Of course, anything is possible and blah blah, but since this depiction is not novel and not accurate, what is it, and why is it at least partially effective?  The answer is that it's a genre piece. The genre isn't ballet, the genre is paranoid fucker living in a world of madness.  Nina's craziness is the (male) audience's fantasy of crazy, it is a template for the kind of crazy a 20something wants to pretend he has to impress girls.  The crazy part is a signal to girls: I'm passionate, creative, driven. (FYI: It almost always signals a lack of commitment.)

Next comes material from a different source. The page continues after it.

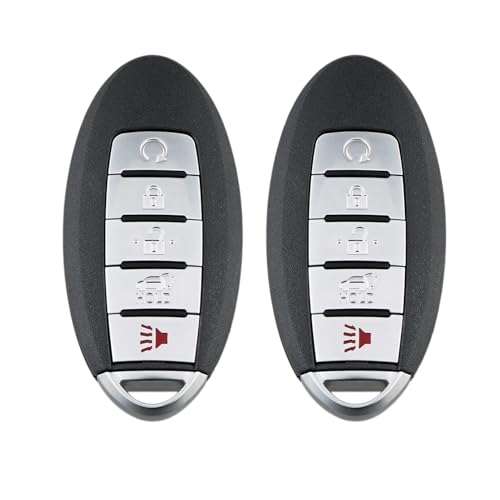 Boîtier KR5S180144014 pour Nissan Murano et Pathfinder 2015 à 2018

The movie is very much what an outsider assumes happens in a world he doesn't inhabit.  Crazy overbearing ballet mom?  Seems plausible. But doesn't exist-- not at the professional level.  That's grade and high school stuff.  A person who needs to work hard at a profession would have abandoned such a mother (fathers are different) long ago because it interfered with her own progress.  Crazy soccer mom?  Check.  Crazy Olympic soccer moms? No.   Where you would see such an enmeshed mother-adult daughter relationship, with the mom living through the daughter, is when there is no technical skill necessary, e.g. living through their daughter's beauty, youth, relationships.  I don't expect pathological enmeshment between Natalie Portman and her mom; it wouldn't surprise me in Kim Kardashian.

IV.

None of this is to detract from Natalie Portman's Christian Baling the role or Aranofsky's tremendous directing and emotional impact (Ron Bennington: "Aranofsky's movies make you hate the human body.")  But the story doesn't do anything but repeat scenes from other movies which were better in their originals. This is why Natalie Portman could probably get an Oscar for Best Actress, but the movie isn't a contender for Best Picture. Nine years married to Rachel Weisz, he's going to be predisposed to melodrama.


Unfortunately, where I see Hollywood headed isn't more sequels or more remakes, but more copying, more cheating.  When a movie copies a scene from another movie, that used to represent an allusion; it now represents a cheat sheet to the audience: remember how you felt about the dance scene in Jacob's Ladder, the fear, sexuality, confusion?  Just apply all that here, it saves me the work of exposition.

Here's an example: the preview before Black Swan was for a super cool movie that I really want to see right up to the part that it turns out to be a Transformer.








But listen to the music.  At the big reveal, the music they play is the Lost crescendo; and at 1:45, the way they signal we're not in Kansas and things are not what they seem is to play the Inception theme.

And on and on.  The Adjustment Bureau is a Matt Damon movie about fate.  So when you want to quickly create a backstory, just put the Fringe guys in anachronistic 1940s clothing and Dark City yourself a spiral staircase

adjustmentbureau.jpg
and we'll take it from there.  It is in all ways identical to the shortcuts and cheat sheets we employ for ourselves-- branding-- to generate a backstory without having to put in the work.  "See this hat? It means I like to think about the things I heard on NPR." 

I'll still go see these movies, of course, but I find myself wishing someone would do something original or at least in an original way. By all means, make it 3D.